I have this inequality: $$2\cos^2x+\cos x-1\geq0$$ If I replace $cosx$ with $u$, the inequality becomes:$$2u^2+u-1\geq0$$ The solutions of $$2u^2+u-1=0$$ are $-1$ and $\frac{1}{2}$. When I draw the graph of this function, I can see where it's greater than $0$, that's in the intervals $(-\infty,-1] \cup [\frac{1}{2},+\infty)$. I don't know how to use this information and apply it to $\cos x$ because my results are messed up. (Solution: $x\in[-\frac{\pi}{3}+2n\pi, \frac{\pi}{3}+2n\pi] \cup (\pi+2n\pi), n\in \Bbb Z$)
Edit: The solution is just to continue finding $cosx$ in these intervals, and find the solutions on a unit circle, which gives an interval $x\in[-\frac{\pi}{3}+2n\pi, \frac{\pi}{3}+2n\pi], n\in \Bbb Z$ and a point, because cosine is limited to $-1$, therefore we include $\pi$, and it's multiplies ($+2n\pi$).
Hint: another approach is to write the left hand side as $$ 2\cos^2(x)+\cos(x)-1=2(\cos(x)+\tfrac14)^2-\tfrac98 $$

## [Information supplied]

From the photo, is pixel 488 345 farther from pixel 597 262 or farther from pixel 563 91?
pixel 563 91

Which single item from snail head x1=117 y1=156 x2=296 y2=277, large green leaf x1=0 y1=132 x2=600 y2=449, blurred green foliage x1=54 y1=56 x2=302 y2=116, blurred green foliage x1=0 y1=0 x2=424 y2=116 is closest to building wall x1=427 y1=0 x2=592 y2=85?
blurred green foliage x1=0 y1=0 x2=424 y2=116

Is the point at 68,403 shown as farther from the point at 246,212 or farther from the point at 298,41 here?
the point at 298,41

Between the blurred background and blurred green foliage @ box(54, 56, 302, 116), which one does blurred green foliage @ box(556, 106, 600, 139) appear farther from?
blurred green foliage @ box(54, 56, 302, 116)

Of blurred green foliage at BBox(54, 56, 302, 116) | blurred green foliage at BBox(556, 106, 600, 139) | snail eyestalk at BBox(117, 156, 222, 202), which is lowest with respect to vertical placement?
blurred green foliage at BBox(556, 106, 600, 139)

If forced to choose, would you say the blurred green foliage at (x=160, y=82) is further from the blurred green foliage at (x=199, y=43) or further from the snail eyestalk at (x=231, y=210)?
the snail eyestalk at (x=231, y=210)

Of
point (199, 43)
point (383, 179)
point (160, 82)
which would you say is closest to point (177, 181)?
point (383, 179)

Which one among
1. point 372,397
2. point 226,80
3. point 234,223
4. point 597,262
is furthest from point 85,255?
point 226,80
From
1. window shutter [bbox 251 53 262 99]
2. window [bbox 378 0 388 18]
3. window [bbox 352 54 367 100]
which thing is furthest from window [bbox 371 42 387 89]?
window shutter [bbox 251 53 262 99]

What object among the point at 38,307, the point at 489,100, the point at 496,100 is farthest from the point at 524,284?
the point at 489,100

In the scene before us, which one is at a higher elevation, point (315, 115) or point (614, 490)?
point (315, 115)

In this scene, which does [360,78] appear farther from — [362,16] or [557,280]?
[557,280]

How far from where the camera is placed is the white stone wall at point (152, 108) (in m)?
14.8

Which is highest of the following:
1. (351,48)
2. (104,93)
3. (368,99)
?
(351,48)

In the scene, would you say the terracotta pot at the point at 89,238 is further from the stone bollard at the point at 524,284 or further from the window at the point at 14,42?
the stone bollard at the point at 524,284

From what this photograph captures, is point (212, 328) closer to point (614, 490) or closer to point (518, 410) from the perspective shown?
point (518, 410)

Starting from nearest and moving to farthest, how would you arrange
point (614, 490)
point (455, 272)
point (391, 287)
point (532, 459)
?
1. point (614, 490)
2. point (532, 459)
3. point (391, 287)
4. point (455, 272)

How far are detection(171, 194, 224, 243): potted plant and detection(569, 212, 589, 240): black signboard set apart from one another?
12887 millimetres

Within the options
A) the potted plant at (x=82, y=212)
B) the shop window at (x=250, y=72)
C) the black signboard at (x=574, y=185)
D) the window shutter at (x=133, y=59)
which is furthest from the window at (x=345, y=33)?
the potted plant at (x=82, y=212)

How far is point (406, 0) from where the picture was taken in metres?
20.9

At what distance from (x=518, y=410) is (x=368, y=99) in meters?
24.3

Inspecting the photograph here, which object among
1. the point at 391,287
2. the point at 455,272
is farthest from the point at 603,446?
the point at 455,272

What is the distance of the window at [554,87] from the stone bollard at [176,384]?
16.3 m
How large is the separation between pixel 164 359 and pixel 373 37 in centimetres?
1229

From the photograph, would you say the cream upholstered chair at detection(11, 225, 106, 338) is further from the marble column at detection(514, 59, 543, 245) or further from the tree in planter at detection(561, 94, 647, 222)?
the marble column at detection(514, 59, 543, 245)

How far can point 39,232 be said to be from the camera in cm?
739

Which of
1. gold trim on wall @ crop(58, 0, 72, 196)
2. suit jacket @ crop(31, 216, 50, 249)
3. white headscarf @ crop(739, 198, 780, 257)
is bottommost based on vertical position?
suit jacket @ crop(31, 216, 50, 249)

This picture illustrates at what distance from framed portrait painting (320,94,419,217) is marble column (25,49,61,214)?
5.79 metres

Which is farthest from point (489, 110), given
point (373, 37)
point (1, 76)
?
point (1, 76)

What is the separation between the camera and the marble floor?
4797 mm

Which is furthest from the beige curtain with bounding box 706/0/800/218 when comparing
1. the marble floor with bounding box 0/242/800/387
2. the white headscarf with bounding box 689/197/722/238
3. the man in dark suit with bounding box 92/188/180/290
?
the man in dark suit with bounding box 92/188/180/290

## [Problems to work on]
A) In the inequality thread, what are the two solutions of the equation 2u² + u − 1 = 0?
B) Collect every line of the records that contains the word "farther".

## [Answers for this exercise]
A) −1 and 1/2

B)
From the photo, is pixel 488 345 farther from pixel 597 262 or farther from pixel 563 91?
Is the point at 68,403 shown as farther from the point at 246,212 or farther from the point at 298,41 here?
Between the blurred background and blurred green foliage @ box(54, 56, 302, 116), which one does blurred green foliage @ box(556, 106, 600, 139) appear farther from?
In this scene, which does [360,78] appear farther from — [362,16] or [557,280]?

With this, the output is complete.